**DIRECTIONS FOR THIS TASK**
Could you reproduce the post below about vehicles parked in bicycle lanes, word for word from start to finish?
START DOCUMENT SEGMENT
Last year, I posed the question of how to address the issue of vehicles parking in bicycle lanes.  I thought that perhaps my trip to the world’s leading cycling countries would provide me with some insight on the matter.

But looking through my pictures after getting back to Canada, I realized that almost every picture I took of an on-street bicycle lane suggested problems with parked vehicles.

Here is the new town centre of Houten Zuid, where I was taking a picture of the new train station, Houten Castellum:DSC_1673

In the next picture, I was showing the very simple way in which traffic is calmed on this rural route heading out of Utrecht.  This is an “advisory” bicycle lane, so I’m not sure if whether or not the van is allowed to park there:DSC_1503

And finally, a creative use of the European “No Stopping” sign outside an ice cream shop in Utrecht:

NO STOPPING - Sorry, you may not stand/park here.  Parking spots 15 metres further, on the left.
END DOCUMENT SEGMENT
START RECORDED INFORMATION
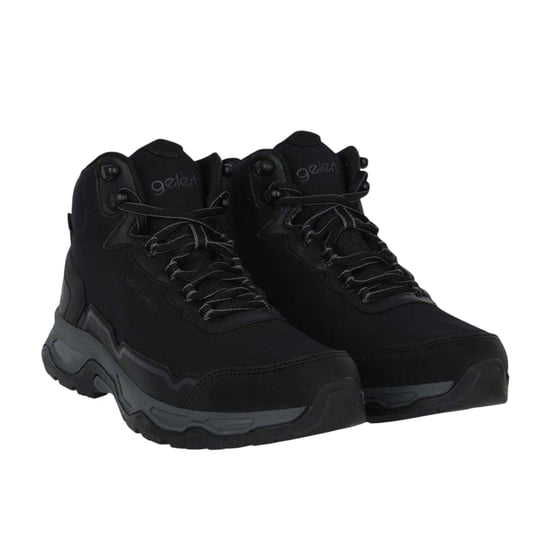 Gelert Mens Softshell Waterproof Walking Boots (Black) - Image 5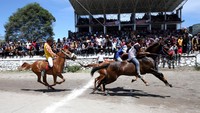 Lomba diikuti 170 peserta dari berbagai daerah di dataran tinggi Gayo. 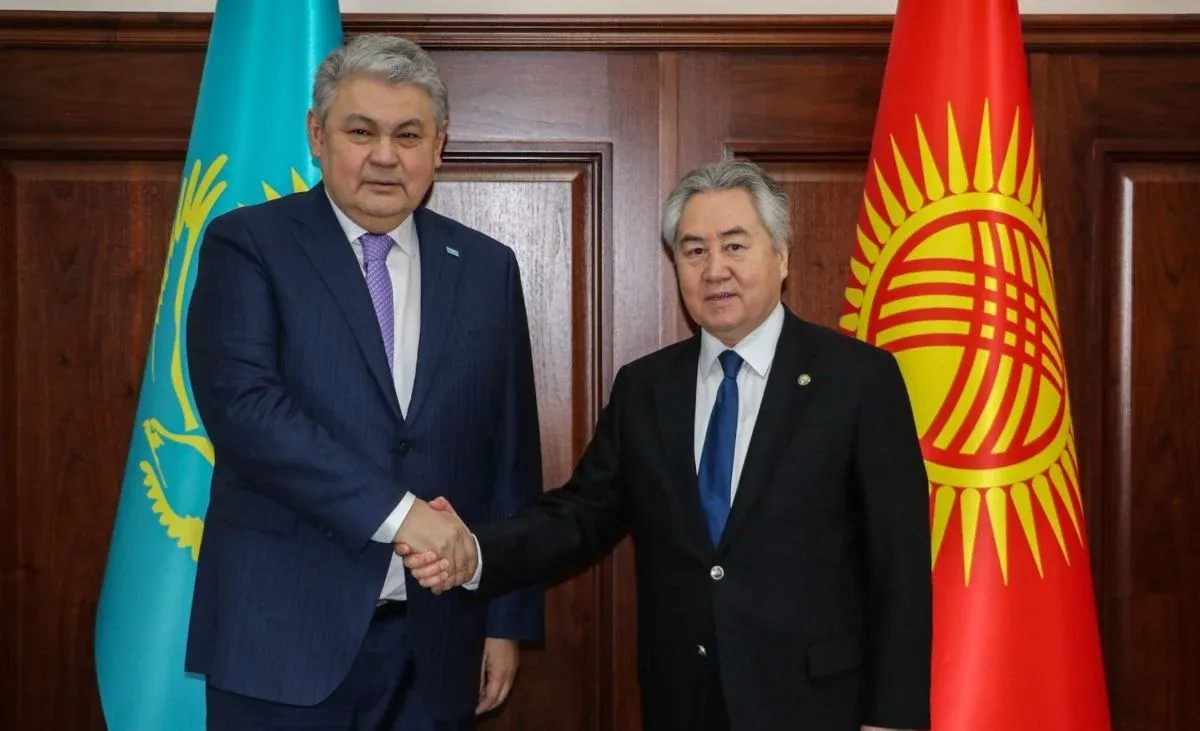 Эки өлкө ортосунда логистикалык комплекс куруу талкууланды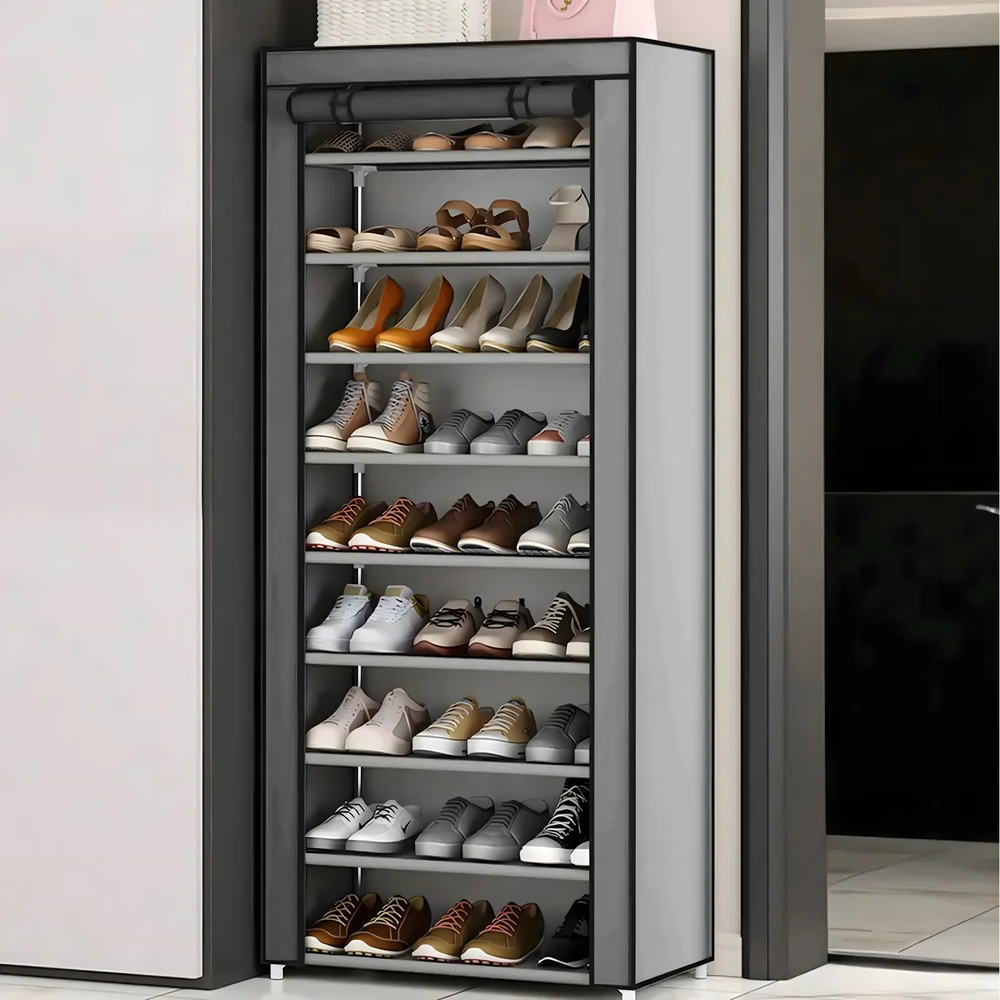 Kepurė Realne Ceny Krzysztof Alchimionek Składana Spinta Tekstylna na Buty Półka Materiałowa Lentyna Duża 160x60x30cm
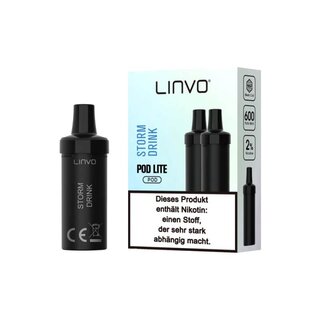 Linvo Pod Lite Cartridge - Storm Drink - 2 Stück kaufen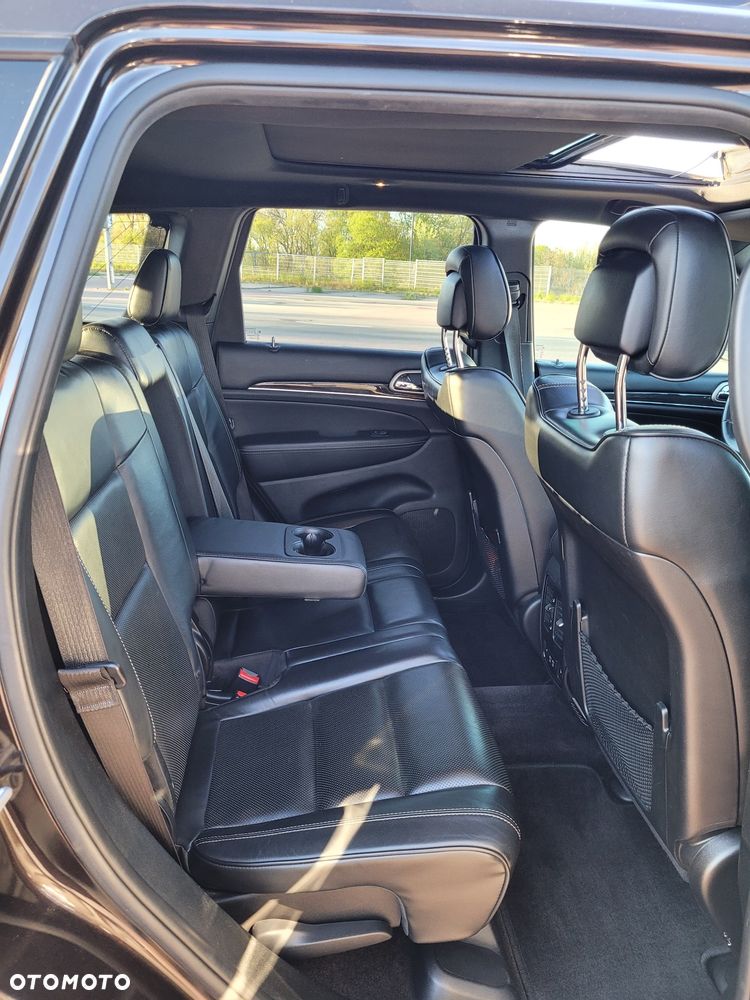 Jeep Grand Cherokee 3.6 V6 Overland - 22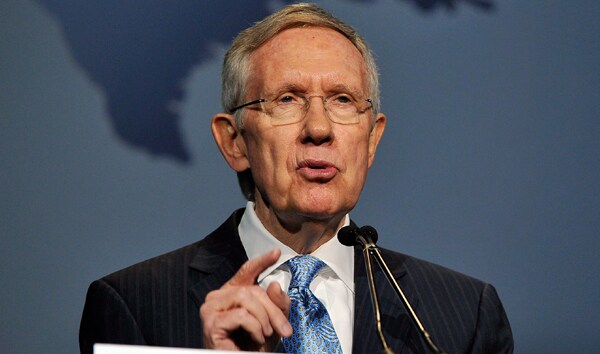 GOP Targets Reid in Senate Campaigns
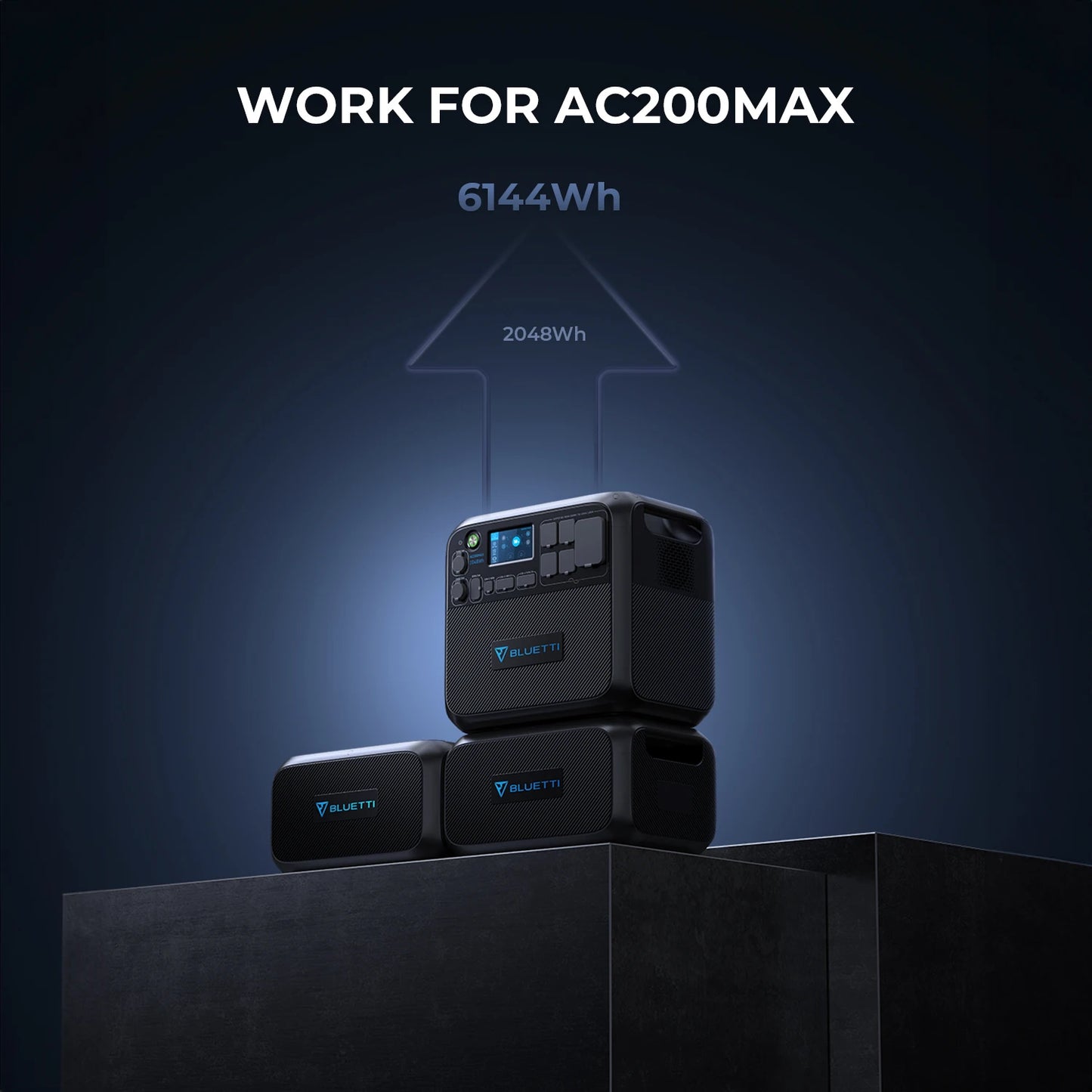 AC200MAX LiFePO4 Battery
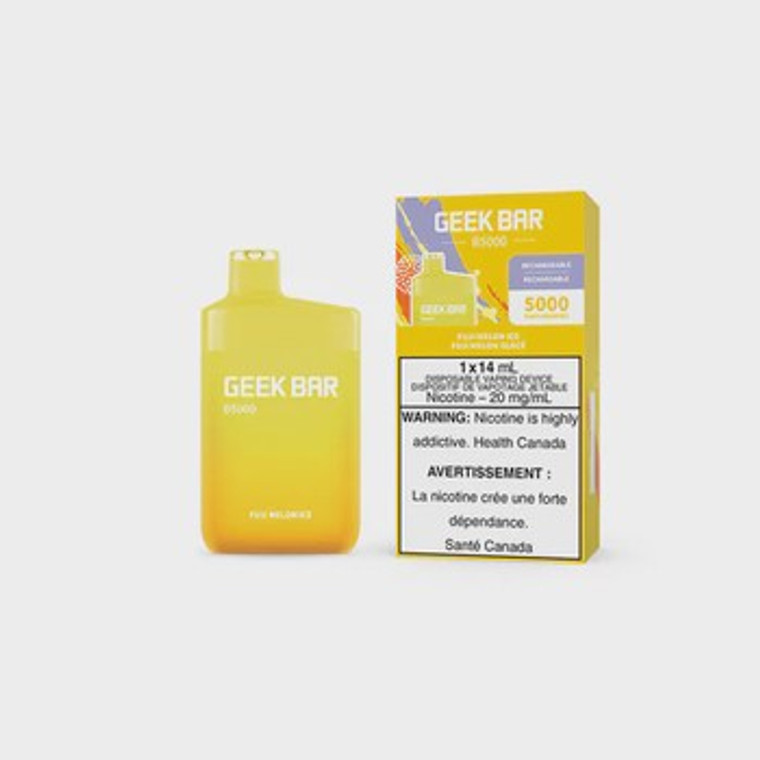 Geek Bar B5000 Disposable - Fuji Melon Ice (5000 puffs/20mg)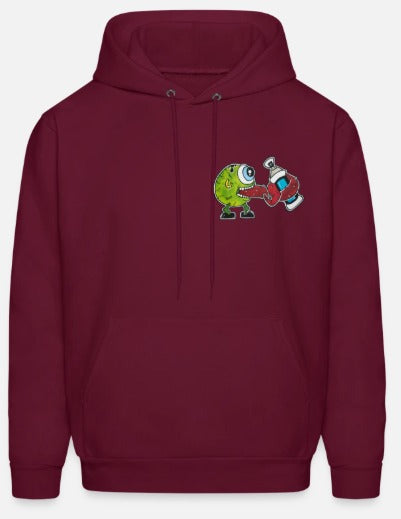 Hoodies enfant monstre oeil vert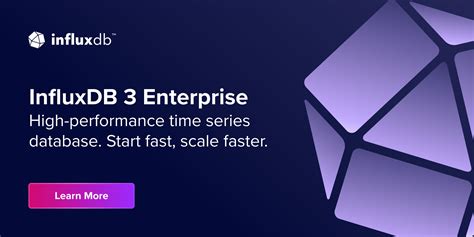 Influxdb community edition.  About InfluxDB 3 Enterprise Fast to deploy any...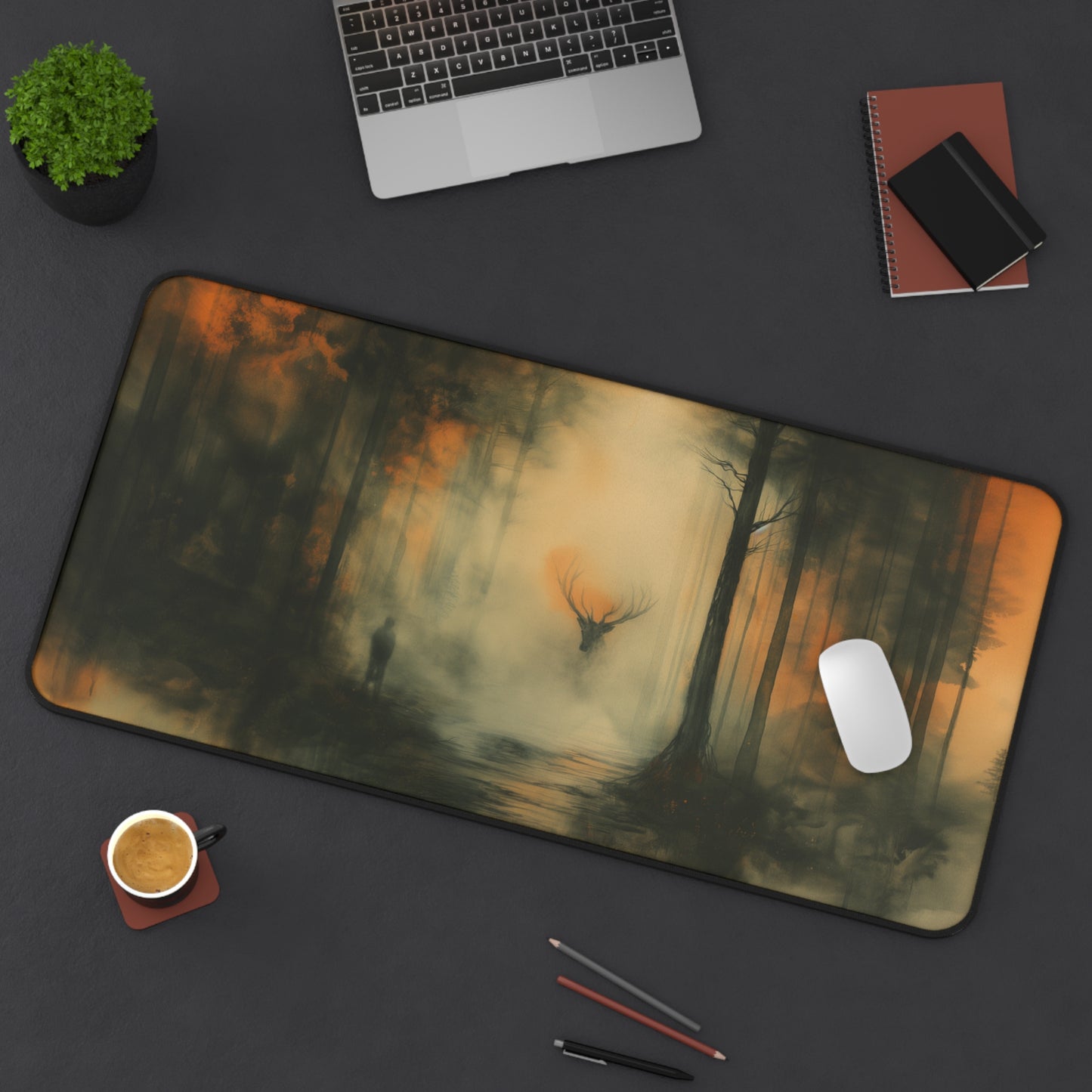 Gaming Desk Mat - Ethereal Encounter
END RECORDED INFORMATION
**EXERCISE RESPONSE**
Last year, I posed the question of how to address the issue of vehicles parking in bicycle lanes.  I thought that perhaps my trip to the world’s leading cycling countries would provide me with some insight on the matter.

But looking through my pictures after getting back to Canada, I realized that almost every picture I took of an on-street bicycle lane suggested problems with parked vehicles.

Here is the new town centre of Houten Zuid, where I was taking a picture of the new train station, Houten Castellum:DSC_1673

In the next picture, I was showing the very simple way in which traffic is calmed on this rural route heading out of Utrecht.  This is an “advisory” bicycle lane, so I’m not sure if whether or not the van is allowed to park there:DSC_1503

And finally, a creative use of the European “No Stopping” sign outside an ice cream shop in Utrecht:

NO STOPPING - Sorry, you may not stand/park here.  Parking spots 15 metres further, on the left.